According to the Associated Press, one of the United Nations' top climate officials said Tuesday that international leaders are failing to fight global warming.

Halldor Thorgeirsson, a senior director with the United Nations Framework Convention on Climate Change, told journalists that "we are failing as an international community" and that the world is "not on track" to prevent potentially catastrophic climate change.

The international community has traditionally intervened using R2P in countries that experienced large-scale armed conflict and high civilian death tolls such as Kenya and Libya. But the international community should also use R2P to intervene on behalf of climate change. According to environmentalist Dr. James Lovelock, climate change will result in "billions of us dying before the end of the century." If the international community were to embrace R2P and apply it to climate change, it could protect against the human cost associated with energy production.

Models for economic development have relied on the exploitation energy production for over a hundred years. However, the burning of fossil fuels is beginning to reveal its environmental cost, as it did when Hurricane Sandy struck the Eastern seaboard last year -- costing taxpayers about $60 billion.

The pace of the changeover from fossil fuel energies to renewable energies is slow -- much too slow to prevent more catastrophic impacts of climate change. According to a report by the U.S. Energy Information Administration, fossil fuels will "continue to supply more than three-fourths of total world energy consumption in 2040" -- only a 5 percent reduction from today.

Members of the United Nations Framework Convention on Climate Change chose to extend the Kyoto accord from 2013 to 2020. A more comprehensive climate control regime is scheduled to be negotiated before the end of Kyoto's phase out period.

But even if an appropriate emissions reduction system is adopted over the next several years, these targets are not slated to come into force until 2020. The international community can use R2P to reduce emissions in this time.

Since 1990, the Intergovernmental Panel on Climate Change (IPCC) has provided assessment reports on the state of the environment. The IPCC's next report will only reinforce what we already know: human-induced climate change is causing catastrophic damages to the environment.

The international community can prevent the catastrophic impacts of climate change by using the emerging concept of R2P to create interventionist policies that mitigate greenhouse gas emissions. It is within the confines of supranational bodies like the World Trade Organization (WTO) that we can find solutions to climate change using R2P.

By including the cost of pollution into a country's products, the WTO can reduce global emissions. The result of this proposal would affect the way firms invest, driving resources into cleaner production methods.

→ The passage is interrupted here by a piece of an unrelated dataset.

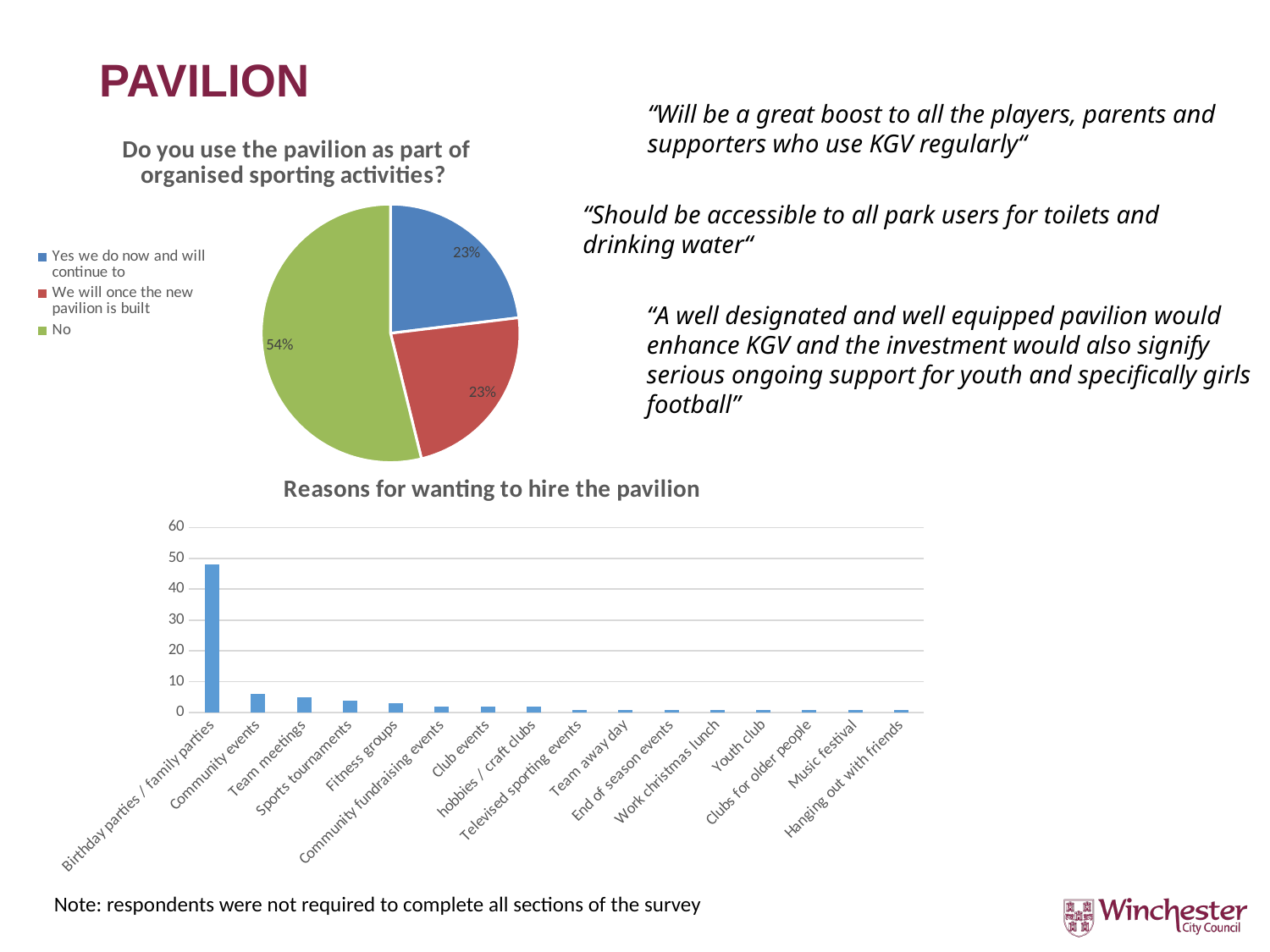
What kind of chart is 'Reasons for wanting to hire the pavilion'? Bar chart In the pie chart 'Do you use the pavilion as part of organised sporting activities?', what share of respondents answered 'No'? 54% In the chart 'Reasons for wanting to hire the pavilion', is the value for 'Community events' greater or less than 10? less In the pie chart 'Do you use the pavilion as part of organised sporting activities?', what share answered 'Yes we do now and will continue to'? 23% In the chart 'Reasons for wanting to hire the pavilion', which is larger: the value for 'Birthday parties / family parties' or the value for 'Team meetings'? Birthday parties / family parties How many reasons are shown on the x axis of the chart 'Reasons for wanting to hire the pavilion'? 16 In the pie chart 'Do you use the pavilion as part of organised sporting activities?', how many response categories does the legend list? 3 In the chart 'Reasons for wanting to hire the pavilion', which reason has the highest value? Birthday parties / family parties In the pie chart 'Do you use the pavilion as part of organised sporting activities?', which response has the largest share? No In the pie chart 'Do you use the pavilion as part of organised sporting activities?', how many percentage points larger is the 'No' share than the 'Yes we do now and will continue to' share? 31 percentage points In the chart 'Reasons for wanting to hire the pavilion', is the value for 'Birthday parties / family parties' greater or less than 40? greater In the pie chart 'Do you use the pavilion as part of organised sporting activities?', what colour is the 'No' slice? Green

"Emissions regulation without carbon tariffs limits legislators' ability to impact levels of production and shifts to cleaner technologies," Professor David Drake said in a 2011 report published by Harvard Business School.

R2P can be also be used to provide funding for forest to sequester carbon dioxide -- the principal greenhouse gas. According to the last IPCC report, the enhancement of forest sinks must also be used to reduce increasing greenhouse gas emissions. The idea was pioneered by a group of countries known as the Rainforest Alliance. The goal is to sell carbon offsets for new forests and avoided deforestation. Countries would be compensated for maintaining the enormous environmental benefits their rainforests embody.

According to the Human Development Index Report 2013, "The longer action is delayed, the higher the cost will be." Using R2P to intervene on behalf of climate change will legitimize this generation's duty to protect our descendents.

The international community should work to correct catastrophic climate change now by implementing R2P because as explained by environmental author and scientist Jared Diamond, "the world's environmental problems will get resolved in one way or another. The only question is whether they will become resolved in pleasant ways of our own choice, or in unpleasant ways not of our choice."